A metric space is said to be homogeneous if there exist infinitesimal isometries (13.1.3) that carry any given point $X$ into any other point in its immediate neighborhood.

Equation (13.1.3) defines an infinitesimal transformation and (13.1.5) concludes the Killing equation $\xi_{\sigma;\rho} + \xi_{\rho;\sigma} = 0$ from it. Now, pick a particular point $X$. By the quoted definition, every direction from $X$ is fair game, so there must exist some Killing vector fields $\xi^{\mu}$ whose values at $X$ form a basis for the $X$'s tangent space.

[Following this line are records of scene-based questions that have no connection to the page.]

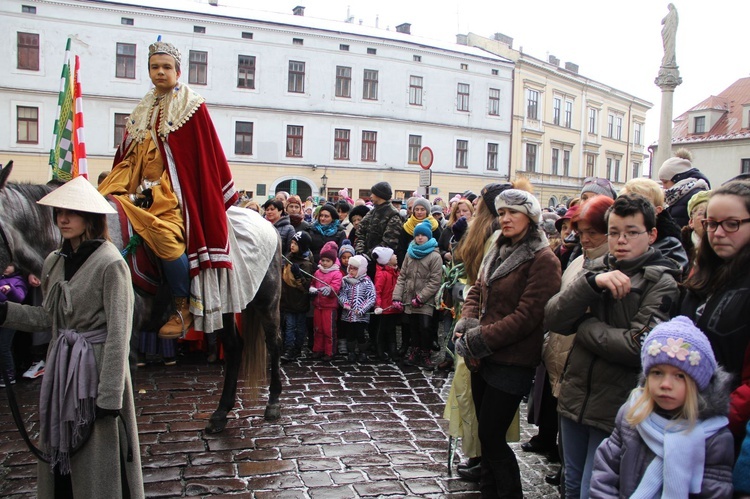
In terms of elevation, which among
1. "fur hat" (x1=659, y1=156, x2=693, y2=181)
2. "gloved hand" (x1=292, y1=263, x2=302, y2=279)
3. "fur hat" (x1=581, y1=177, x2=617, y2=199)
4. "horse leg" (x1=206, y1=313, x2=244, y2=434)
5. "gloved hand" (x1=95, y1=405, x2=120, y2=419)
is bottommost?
"horse leg" (x1=206, y1=313, x2=244, y2=434)

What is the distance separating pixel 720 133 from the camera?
41625 millimetres

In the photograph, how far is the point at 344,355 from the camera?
325 inches

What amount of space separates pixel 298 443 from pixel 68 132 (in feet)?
12.6

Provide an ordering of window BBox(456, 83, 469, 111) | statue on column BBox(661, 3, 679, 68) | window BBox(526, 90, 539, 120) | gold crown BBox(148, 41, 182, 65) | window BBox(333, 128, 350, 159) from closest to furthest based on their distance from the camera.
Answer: gold crown BBox(148, 41, 182, 65)
statue on column BBox(661, 3, 679, 68)
window BBox(333, 128, 350, 159)
window BBox(456, 83, 469, 111)
window BBox(526, 90, 539, 120)

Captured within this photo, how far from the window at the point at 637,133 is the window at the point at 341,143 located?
101ft

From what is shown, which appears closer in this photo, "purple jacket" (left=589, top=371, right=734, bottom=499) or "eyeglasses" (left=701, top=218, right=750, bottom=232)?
"purple jacket" (left=589, top=371, right=734, bottom=499)

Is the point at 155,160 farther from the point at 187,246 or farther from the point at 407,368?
the point at 407,368

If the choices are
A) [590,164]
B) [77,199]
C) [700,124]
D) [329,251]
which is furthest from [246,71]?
[700,124]

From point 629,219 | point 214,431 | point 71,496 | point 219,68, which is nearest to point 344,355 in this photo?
point 214,431

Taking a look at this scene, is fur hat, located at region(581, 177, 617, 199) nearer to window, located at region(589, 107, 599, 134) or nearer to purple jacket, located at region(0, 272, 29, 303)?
purple jacket, located at region(0, 272, 29, 303)

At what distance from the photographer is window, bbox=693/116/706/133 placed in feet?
142

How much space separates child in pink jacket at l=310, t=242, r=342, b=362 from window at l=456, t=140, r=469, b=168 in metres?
30.1

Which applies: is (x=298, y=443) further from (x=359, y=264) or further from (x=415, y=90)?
(x=415, y=90)

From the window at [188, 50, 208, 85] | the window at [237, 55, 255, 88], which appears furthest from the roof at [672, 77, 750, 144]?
the window at [188, 50, 208, 85]
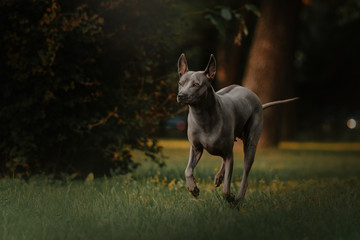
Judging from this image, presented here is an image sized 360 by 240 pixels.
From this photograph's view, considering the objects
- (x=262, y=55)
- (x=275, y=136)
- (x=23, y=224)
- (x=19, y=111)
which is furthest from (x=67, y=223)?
(x=275, y=136)

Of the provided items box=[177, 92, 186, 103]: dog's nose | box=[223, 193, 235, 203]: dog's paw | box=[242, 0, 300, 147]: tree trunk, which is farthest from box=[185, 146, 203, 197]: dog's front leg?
box=[242, 0, 300, 147]: tree trunk

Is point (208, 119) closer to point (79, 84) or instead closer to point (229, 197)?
point (229, 197)

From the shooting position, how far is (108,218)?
593cm

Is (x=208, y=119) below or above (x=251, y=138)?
above

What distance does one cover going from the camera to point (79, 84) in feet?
29.6

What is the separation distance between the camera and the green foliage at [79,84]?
849 cm

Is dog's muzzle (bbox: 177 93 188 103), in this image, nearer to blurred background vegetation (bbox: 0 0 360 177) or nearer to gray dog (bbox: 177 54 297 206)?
gray dog (bbox: 177 54 297 206)

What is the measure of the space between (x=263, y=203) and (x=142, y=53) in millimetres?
3760

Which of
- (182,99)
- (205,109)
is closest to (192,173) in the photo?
(205,109)

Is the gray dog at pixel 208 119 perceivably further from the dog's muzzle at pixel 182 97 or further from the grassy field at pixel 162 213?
the grassy field at pixel 162 213

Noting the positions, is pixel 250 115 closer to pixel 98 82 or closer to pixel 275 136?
pixel 98 82

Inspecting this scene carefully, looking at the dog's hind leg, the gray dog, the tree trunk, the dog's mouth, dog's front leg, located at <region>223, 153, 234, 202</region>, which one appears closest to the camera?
the dog's mouth

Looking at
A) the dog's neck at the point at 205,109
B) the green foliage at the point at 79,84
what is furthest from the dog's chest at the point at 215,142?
the green foliage at the point at 79,84

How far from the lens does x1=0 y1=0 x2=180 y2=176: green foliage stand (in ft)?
27.9
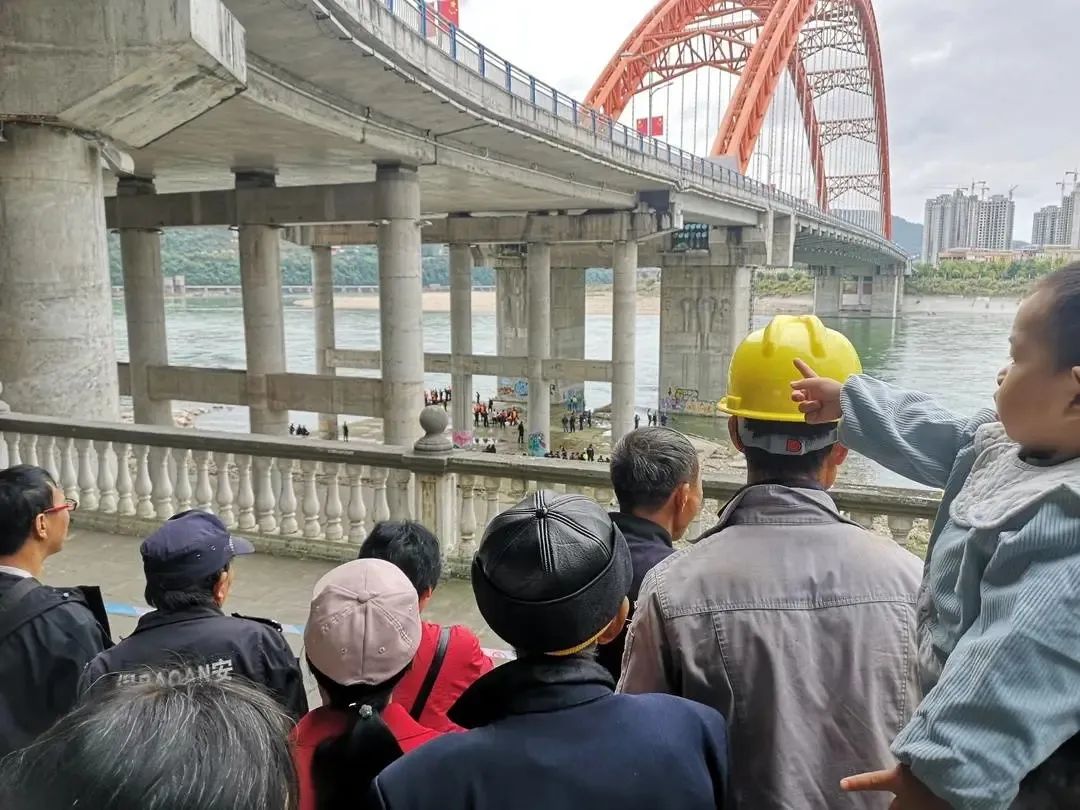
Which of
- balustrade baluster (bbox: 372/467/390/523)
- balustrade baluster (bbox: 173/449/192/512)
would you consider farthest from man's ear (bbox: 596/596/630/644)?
balustrade baluster (bbox: 173/449/192/512)

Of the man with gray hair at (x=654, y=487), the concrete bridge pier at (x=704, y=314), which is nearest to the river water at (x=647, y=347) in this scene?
the concrete bridge pier at (x=704, y=314)

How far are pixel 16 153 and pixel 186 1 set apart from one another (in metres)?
1.78

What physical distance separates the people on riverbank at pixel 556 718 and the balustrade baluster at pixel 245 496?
17.5ft

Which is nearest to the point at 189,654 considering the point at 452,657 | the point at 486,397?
the point at 452,657

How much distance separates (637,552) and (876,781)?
4.02ft

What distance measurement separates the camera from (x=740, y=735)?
5.18 feet

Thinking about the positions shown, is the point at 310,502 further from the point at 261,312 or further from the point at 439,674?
the point at 261,312

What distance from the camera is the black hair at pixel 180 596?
8.00 ft

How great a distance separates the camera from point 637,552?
2.41 metres

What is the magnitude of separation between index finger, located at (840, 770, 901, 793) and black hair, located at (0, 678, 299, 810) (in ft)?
2.66

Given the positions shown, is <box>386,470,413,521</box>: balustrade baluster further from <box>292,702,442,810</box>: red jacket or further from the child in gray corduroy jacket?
the child in gray corduroy jacket

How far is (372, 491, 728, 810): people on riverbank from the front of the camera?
1.32 m

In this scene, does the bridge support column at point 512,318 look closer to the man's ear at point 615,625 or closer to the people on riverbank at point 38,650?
the people on riverbank at point 38,650

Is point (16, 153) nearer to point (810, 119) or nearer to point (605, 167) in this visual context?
point (605, 167)
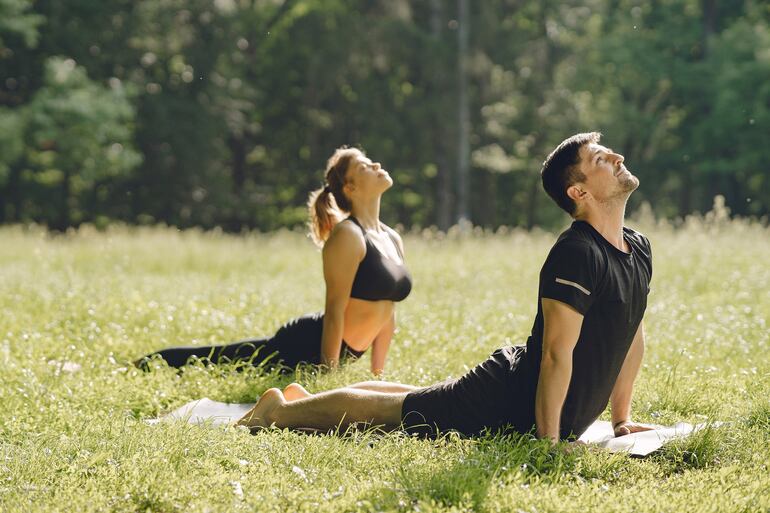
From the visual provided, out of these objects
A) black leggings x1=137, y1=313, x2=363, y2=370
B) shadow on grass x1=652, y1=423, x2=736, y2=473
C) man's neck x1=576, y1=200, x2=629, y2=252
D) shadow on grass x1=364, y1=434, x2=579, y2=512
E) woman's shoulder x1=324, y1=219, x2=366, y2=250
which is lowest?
black leggings x1=137, y1=313, x2=363, y2=370

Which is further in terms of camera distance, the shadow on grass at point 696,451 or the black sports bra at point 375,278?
the black sports bra at point 375,278

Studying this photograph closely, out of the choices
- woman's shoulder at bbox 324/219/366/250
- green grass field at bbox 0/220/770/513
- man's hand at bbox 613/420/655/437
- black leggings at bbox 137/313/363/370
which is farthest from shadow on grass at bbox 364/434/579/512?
black leggings at bbox 137/313/363/370

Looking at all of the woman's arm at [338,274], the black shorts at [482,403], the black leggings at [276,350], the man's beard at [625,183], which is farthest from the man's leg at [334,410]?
the man's beard at [625,183]

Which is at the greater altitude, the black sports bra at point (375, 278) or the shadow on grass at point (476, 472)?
the black sports bra at point (375, 278)

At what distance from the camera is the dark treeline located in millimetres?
28859

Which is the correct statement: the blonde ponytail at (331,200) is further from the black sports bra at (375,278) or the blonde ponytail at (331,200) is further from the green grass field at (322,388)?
the green grass field at (322,388)

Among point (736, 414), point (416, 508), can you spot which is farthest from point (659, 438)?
point (416, 508)

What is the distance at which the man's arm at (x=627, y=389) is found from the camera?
190 inches

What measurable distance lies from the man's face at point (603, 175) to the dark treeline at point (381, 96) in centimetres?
2157

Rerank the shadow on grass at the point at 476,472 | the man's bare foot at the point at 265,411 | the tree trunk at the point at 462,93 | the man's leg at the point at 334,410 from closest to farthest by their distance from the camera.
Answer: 1. the shadow on grass at the point at 476,472
2. the man's leg at the point at 334,410
3. the man's bare foot at the point at 265,411
4. the tree trunk at the point at 462,93

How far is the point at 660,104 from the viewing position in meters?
36.2

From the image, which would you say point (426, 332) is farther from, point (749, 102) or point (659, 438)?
point (749, 102)

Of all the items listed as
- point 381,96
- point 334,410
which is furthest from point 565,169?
point 381,96

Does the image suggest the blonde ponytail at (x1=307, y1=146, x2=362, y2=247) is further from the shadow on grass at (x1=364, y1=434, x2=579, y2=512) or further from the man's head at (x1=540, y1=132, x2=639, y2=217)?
the shadow on grass at (x1=364, y1=434, x2=579, y2=512)
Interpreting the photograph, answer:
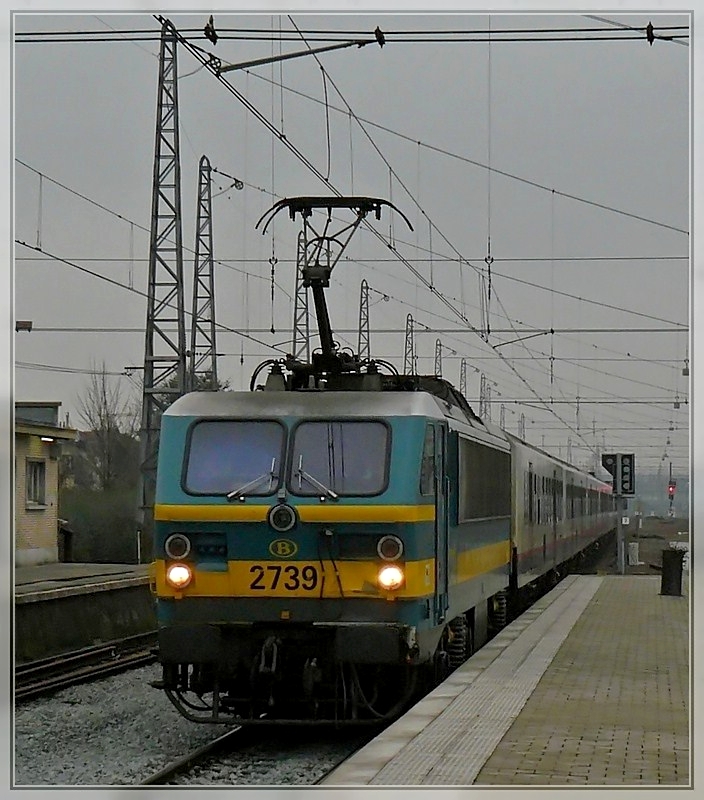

Thus, we can write any vector at $X$ as a linear combination of $\xi^{(\mu)}(X)$, any take the coefficients to define a new vector field $K$. By linearity of the Lie derivative, $K$ is a Killing vector field, $$\mathcal{L}_K(g) = \sum_\mu a_{(\mu)}\mathcal{L}_{\xi^{(\mu)}}(g) = \sum_\mu a_{(\mu)}(0) = 0\text{.}$$

That is, the metric must admit Killing vectors that at any given point take all possible values.

By construction, the value of $K$ at $X$ is whatever vector we started with. Since it was arbitrary, we can have a Killing vector field that takes any value we want at $X$.

In particular, in an $N$-dimensional space we can choose a set of $N$ Killing vectors $\xi_\lambda {}^{(\mu)}(x;X)$ with $\xi_\lambda {}^{(\mu)}(X;X) = \delta_\lambda{}^\mu$.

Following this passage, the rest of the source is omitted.